どんな治療があるの?

検査

不妊治療にはいくつかの方法があります。ここでは主だった治療法を紹介します。

一般不妊治療

一般不妊治療とは医学的なサポートはするけれど、卵を体の外に取り出すことはせずに、受精は自然に任せるもので、タイミング療法(指導)や人工授精などがあります。妊娠率は約15~30%です。

1、タイミング療法(指導)

不妊検査をしても妊娠を妨げている要因がわからなかった場合、タイミング指導から治療を始めることが多いです。 タイミング指導とは卵胞の大きさやホルモンの分泌状態から排卵日を予測するもので、卵が上手く育っていない場合は排卵誘発剤を使うこともあります。治療期間の目安は6周期程度です。

2、人工授精

採取した精液を洗浄濃縮して運動性のある元気な精子を排卵のタイミングに合わせて子宮内に注入する方法です。治療期間の目安は3~6周期です。これは人工授精で妊娠した大半が3周期以内という統計に基づいたものです。

3、腹腔鏡&FT

卵管が左右両方とも詰まっている状態では自然妊娠は望めません。受精を体内で行なう一般不妊治療でも妊娠は不可能です。となれば体外受精が適応になりますが、卵管の癒着を解消したうえで一般不妊治療を実施する選択肢もあります。

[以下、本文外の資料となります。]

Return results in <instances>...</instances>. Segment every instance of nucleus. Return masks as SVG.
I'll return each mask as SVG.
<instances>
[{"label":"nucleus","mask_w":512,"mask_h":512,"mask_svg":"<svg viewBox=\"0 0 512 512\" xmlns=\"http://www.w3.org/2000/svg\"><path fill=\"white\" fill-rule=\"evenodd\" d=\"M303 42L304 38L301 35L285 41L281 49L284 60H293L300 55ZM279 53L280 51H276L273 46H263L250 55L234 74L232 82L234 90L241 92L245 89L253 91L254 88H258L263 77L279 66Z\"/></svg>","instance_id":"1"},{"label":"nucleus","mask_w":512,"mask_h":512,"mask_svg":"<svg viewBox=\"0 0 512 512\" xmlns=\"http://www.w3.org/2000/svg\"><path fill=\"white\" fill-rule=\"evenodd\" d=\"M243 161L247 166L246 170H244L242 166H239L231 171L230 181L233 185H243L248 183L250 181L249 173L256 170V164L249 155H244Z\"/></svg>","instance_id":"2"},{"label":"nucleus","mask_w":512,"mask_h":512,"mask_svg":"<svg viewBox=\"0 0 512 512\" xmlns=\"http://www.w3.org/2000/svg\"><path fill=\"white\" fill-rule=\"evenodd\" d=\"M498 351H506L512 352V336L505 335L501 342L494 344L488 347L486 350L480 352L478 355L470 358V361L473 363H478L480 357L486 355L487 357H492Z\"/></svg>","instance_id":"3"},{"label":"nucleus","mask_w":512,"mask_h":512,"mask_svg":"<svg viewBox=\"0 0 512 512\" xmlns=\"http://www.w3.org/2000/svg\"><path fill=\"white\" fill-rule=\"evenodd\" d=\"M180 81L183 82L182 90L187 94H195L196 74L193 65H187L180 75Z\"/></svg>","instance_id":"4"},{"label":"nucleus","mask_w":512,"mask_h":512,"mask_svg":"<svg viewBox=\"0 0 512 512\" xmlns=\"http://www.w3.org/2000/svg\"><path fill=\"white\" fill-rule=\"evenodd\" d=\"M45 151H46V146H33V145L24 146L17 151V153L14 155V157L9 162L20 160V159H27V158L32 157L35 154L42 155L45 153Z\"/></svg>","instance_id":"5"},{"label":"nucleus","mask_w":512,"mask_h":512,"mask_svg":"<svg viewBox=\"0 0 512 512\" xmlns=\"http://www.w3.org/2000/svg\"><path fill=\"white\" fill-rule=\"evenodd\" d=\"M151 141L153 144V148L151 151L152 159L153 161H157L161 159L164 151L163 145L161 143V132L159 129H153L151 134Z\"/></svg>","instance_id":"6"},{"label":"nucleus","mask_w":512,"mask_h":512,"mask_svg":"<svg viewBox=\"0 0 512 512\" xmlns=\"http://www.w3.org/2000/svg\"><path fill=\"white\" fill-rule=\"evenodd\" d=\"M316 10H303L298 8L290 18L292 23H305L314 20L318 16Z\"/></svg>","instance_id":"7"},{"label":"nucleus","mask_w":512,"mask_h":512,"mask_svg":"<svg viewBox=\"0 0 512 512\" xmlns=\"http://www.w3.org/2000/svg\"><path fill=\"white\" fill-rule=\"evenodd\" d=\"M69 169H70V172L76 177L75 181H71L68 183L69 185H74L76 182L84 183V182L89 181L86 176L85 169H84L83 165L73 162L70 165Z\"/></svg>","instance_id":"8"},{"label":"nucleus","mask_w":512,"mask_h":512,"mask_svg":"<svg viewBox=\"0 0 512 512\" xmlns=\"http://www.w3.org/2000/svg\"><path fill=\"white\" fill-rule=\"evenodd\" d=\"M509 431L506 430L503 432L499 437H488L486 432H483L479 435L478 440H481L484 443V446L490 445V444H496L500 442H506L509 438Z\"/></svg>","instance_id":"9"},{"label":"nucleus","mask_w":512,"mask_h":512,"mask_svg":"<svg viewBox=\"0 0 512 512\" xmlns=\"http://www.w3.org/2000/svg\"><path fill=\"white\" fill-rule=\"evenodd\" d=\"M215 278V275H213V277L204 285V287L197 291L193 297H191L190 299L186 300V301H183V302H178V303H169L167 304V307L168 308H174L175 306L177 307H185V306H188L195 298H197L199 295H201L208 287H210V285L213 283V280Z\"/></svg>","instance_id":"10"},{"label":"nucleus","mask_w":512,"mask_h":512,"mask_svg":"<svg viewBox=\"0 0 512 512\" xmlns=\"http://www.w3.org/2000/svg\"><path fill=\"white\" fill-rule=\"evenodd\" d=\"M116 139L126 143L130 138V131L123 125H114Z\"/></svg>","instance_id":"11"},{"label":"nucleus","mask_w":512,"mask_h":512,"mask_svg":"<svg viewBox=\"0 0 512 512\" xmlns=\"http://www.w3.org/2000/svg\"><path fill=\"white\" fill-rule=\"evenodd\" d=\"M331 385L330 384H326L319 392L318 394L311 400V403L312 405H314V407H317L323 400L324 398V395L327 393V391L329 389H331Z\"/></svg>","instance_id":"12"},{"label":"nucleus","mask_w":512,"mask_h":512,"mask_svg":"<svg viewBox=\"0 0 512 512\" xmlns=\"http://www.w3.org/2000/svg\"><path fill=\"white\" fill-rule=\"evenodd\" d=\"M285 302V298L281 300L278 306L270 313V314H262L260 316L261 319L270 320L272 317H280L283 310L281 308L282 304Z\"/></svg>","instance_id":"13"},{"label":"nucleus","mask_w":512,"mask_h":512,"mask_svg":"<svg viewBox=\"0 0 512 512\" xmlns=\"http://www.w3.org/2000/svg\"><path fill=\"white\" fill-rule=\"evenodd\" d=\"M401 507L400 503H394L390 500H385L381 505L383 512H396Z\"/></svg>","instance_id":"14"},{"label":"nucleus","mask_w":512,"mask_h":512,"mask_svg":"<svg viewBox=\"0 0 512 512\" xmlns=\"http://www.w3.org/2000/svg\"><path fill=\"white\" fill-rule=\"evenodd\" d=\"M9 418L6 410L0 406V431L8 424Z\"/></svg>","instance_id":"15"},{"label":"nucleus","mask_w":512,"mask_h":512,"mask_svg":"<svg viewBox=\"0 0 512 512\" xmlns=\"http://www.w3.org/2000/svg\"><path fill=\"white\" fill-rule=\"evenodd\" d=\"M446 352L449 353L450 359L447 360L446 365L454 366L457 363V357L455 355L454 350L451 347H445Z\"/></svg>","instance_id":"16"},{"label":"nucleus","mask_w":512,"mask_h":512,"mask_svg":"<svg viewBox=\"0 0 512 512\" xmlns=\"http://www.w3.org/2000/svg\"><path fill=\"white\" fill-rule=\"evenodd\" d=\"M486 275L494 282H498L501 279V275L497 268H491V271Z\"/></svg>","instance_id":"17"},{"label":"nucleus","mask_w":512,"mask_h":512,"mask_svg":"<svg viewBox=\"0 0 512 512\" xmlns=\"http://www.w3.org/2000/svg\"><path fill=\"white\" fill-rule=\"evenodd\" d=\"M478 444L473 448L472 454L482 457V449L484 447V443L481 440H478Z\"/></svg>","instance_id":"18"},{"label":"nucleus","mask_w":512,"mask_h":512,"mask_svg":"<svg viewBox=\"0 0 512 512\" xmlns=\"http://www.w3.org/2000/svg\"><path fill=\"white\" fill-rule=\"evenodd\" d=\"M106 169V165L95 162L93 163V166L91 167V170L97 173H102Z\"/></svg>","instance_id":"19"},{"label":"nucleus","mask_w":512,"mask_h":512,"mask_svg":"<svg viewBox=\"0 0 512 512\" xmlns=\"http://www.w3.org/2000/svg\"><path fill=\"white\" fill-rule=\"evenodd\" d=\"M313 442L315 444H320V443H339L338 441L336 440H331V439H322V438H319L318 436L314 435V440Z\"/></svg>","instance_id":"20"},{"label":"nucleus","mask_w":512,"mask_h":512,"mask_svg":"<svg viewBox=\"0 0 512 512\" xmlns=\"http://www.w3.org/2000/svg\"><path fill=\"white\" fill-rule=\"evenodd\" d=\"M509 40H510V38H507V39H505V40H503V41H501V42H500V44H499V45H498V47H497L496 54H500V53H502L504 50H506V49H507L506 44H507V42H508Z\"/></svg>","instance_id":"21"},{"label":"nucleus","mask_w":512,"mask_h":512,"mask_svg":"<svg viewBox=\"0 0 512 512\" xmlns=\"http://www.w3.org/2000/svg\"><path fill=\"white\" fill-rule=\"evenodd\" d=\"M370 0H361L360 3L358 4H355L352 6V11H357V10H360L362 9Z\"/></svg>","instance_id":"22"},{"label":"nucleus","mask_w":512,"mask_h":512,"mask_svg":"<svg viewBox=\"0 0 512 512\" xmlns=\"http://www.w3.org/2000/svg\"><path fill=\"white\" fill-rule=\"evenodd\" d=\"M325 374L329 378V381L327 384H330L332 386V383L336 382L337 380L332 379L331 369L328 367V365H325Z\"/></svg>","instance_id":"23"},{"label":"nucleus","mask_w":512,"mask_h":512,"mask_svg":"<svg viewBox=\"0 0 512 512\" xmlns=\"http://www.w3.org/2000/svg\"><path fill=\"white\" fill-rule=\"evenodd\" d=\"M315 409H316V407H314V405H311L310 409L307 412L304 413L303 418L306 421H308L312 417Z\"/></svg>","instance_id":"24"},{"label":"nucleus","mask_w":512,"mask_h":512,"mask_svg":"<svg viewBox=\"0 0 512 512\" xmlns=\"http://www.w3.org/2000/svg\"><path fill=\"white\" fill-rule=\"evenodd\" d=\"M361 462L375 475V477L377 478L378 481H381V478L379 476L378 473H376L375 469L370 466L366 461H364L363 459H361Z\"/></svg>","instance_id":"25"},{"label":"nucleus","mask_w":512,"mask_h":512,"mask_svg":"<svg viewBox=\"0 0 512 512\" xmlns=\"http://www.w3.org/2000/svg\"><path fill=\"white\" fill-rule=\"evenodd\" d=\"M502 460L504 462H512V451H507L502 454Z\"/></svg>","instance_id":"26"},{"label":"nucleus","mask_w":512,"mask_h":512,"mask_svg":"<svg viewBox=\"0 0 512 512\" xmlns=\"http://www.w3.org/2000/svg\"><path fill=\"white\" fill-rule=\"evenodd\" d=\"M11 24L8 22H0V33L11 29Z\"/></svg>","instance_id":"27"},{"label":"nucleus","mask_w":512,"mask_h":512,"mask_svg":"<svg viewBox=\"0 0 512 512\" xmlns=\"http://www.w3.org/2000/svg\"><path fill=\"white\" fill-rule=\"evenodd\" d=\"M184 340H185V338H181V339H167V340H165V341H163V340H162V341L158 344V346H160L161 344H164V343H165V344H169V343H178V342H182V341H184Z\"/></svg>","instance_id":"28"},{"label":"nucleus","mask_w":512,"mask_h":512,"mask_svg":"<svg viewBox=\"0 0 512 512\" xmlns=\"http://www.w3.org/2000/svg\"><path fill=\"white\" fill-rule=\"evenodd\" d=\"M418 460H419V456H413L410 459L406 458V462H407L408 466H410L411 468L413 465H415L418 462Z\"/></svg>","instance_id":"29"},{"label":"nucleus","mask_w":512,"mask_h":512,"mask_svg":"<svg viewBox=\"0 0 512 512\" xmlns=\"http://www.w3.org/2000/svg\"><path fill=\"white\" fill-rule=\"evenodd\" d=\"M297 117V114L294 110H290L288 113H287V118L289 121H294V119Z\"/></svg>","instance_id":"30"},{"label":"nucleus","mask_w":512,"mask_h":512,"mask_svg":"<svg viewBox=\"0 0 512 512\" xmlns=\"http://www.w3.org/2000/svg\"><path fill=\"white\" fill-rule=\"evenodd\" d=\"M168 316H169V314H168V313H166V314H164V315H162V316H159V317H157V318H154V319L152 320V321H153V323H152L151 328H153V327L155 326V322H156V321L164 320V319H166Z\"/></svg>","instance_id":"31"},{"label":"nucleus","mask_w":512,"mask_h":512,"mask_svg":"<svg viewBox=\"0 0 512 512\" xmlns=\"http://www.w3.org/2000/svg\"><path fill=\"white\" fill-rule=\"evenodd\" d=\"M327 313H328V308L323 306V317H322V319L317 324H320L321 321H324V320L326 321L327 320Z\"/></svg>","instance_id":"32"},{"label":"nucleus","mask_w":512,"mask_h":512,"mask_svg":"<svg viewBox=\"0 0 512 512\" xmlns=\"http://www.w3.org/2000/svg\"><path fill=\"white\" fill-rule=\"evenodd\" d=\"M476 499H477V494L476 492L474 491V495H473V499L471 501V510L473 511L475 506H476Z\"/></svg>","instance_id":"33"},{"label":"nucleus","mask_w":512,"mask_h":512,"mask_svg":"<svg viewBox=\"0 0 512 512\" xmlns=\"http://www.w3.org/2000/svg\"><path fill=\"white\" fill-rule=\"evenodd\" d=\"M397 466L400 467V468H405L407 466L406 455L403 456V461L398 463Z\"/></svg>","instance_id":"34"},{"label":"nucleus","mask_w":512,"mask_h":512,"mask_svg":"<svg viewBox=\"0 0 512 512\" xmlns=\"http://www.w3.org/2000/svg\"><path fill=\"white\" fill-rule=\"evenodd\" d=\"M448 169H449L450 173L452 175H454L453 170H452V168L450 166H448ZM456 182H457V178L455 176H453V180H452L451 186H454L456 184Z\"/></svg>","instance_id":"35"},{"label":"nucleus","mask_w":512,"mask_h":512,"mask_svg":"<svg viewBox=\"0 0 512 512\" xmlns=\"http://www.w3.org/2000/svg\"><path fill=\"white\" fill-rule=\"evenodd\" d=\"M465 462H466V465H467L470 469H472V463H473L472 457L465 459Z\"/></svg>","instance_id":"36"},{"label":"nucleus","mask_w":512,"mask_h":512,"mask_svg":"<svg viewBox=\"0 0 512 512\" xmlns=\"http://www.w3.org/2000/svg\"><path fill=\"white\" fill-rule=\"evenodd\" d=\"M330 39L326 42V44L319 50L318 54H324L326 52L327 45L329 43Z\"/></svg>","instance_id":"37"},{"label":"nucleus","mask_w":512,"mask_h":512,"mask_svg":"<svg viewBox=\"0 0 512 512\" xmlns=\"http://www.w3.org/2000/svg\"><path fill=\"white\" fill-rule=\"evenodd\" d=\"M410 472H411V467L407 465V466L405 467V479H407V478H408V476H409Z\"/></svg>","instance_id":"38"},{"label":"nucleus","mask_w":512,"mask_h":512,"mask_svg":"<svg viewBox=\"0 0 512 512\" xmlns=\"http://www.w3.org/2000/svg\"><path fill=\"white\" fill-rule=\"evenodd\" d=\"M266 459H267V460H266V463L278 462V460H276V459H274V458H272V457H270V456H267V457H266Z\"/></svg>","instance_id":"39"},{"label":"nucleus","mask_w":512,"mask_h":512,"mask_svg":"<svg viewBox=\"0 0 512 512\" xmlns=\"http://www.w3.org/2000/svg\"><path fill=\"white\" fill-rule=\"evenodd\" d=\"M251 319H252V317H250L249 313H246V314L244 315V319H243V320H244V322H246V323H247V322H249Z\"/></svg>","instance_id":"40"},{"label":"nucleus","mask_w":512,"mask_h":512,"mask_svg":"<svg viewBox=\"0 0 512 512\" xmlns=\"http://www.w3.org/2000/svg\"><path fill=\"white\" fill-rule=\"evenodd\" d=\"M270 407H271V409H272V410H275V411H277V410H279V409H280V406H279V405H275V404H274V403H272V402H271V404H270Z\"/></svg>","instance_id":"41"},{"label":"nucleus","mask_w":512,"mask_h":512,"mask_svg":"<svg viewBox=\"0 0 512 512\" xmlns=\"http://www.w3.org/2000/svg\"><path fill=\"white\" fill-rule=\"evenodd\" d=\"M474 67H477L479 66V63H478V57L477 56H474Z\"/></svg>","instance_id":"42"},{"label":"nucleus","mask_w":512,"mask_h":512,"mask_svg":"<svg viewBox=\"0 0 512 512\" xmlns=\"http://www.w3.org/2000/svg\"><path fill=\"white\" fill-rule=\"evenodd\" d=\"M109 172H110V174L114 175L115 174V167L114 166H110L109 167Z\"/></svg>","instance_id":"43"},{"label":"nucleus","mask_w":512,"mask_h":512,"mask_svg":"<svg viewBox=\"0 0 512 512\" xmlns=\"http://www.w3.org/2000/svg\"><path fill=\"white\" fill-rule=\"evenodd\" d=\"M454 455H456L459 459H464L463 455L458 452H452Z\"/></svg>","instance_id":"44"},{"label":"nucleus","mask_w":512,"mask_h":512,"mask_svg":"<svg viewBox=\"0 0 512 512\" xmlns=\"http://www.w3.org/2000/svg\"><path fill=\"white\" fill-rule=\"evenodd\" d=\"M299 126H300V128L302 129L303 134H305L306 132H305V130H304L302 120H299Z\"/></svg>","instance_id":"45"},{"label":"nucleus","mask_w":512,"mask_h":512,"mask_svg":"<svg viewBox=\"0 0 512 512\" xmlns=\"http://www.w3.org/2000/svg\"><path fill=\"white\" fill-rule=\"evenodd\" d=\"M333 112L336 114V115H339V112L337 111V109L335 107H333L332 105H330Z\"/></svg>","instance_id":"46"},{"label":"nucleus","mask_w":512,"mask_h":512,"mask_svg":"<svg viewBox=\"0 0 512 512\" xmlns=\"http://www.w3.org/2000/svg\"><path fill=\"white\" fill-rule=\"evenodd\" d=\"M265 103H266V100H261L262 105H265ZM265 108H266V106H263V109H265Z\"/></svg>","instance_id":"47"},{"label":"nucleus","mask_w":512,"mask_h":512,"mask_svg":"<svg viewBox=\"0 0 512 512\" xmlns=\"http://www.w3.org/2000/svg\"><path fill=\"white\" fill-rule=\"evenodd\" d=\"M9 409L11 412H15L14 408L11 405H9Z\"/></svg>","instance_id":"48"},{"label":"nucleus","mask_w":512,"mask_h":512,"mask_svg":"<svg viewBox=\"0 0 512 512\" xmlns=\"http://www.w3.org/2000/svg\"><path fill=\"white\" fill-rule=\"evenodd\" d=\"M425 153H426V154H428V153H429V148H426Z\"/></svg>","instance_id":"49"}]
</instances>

卵管の癒着をはがす方法として腹腔鏡を使用しての施術、卵管鏡を内蔵したカテーテルを卵管に入れ詰まっている部分を広げるFT(卵管鏡下卵管形成術)などがあります。

生殖医療・体外受精&顕微授精

卵を体外に採り出して精子と受精させる治療を、高度生殖医療といいます。卵と精子が受精分割した胚も一定期間は体外で育てた後、子宮に戻します。

1、体外受精(媒精)

体外に取り出した卵に精子を振りかけて受精を促します。受精に成功した胚は一定期間、インキュベータで培養し、分割させた後、子宮内へ移植します。

2、顕微授精

体外に取り出した卵の細胞質内に、1匹の精子を直接注入する方法で、男性の精子が少ない場合や無精子症(精巣や精巣上体に精子がある場合)の場合に適応になります。体外受精と受精法は異なりますが、胚培養や胚移植の工程は同様です。

3、 AHA

受精卵(胚)は透明帯で覆われていますが、子宮内膜に着床する際には透明帯から脱出して着床します。ただし、なかにはこの透明帯が硬くなっていて破れにくく、着床が上手くできないことがあります。たとえば体外受精のように体外で胚を培養した場合や胚を凍結した場合、あるいは加齢によっても硬化すると指摘されています。 このような場合に透明帯を少し破ることで着床しやすいようにサポートするのが、AHA(アシステッドハッチング)です。

4、レスキューICSI

体外受精(媒精)で受精が上手くいかなかった場合、顕微授精を実施して受精を促す方法をレスキューICSIといいます。採卵できても受精しないと移植はできないため、その周期は治療がキャンセルになってしまいますが、それを防ぐためのひとつの方法です。

5、IMSI

顕微授精で授精する際に使う顕微鏡よりもさらに高倍率で精子を観察できるデジタルズーム装置を使って、より正常な精子を選別し、顕微授精をする方法です。

6、黄体管理

一般に着床時期を迎えると、子宮内膜は卵胞ホルモン(エストロゲン)や黄体ホルモン(プロゲステロン)の作用で次第に厚みを増し、着床しやすい環境に整っていきます。 もし、子宮環境が十分に整っていない場合には、黄体ホルモンを補充して着床しやすいようにサポートします。これを黄体管理といいます。 黄体ホルモンの補充法は、注射、服薬、膣坐薬、貼り薬など、さまざまな種類があり、1つだけでなく組み合わせて使うこともあります。 体外受精などで採卵を行ない、排卵させなかった場合は黄体ホルモン自体がつくられないため、薬での投与は必須です。

それぞれの適応は?

1、一般不妊治療では妊娠ができないケース

一般不妊治療で妊娠が不可能もしくは難しいのは、体内での受精が不可能もしくは難しい場合です。具体的な状態をあげると、両方の卵管が閉塞している、排卵した卵をキャッチする役目をする卵管采が卵子をピックアップできない、もしくは男性の精子が少ないなどが挙げられます。また、女性の加齢などにより卵子の質が低下している場合も一般不妊治療では妊娠に結びつきにくいといわれています。

2、治療結果からわかること

不妊治療は治療自体が検査の役割も果たします。この治療法で妊娠しなかったという事実から、何が問題なのか、どこが上手くいっていないのかを予測することができ、次の治療に生かしていきます。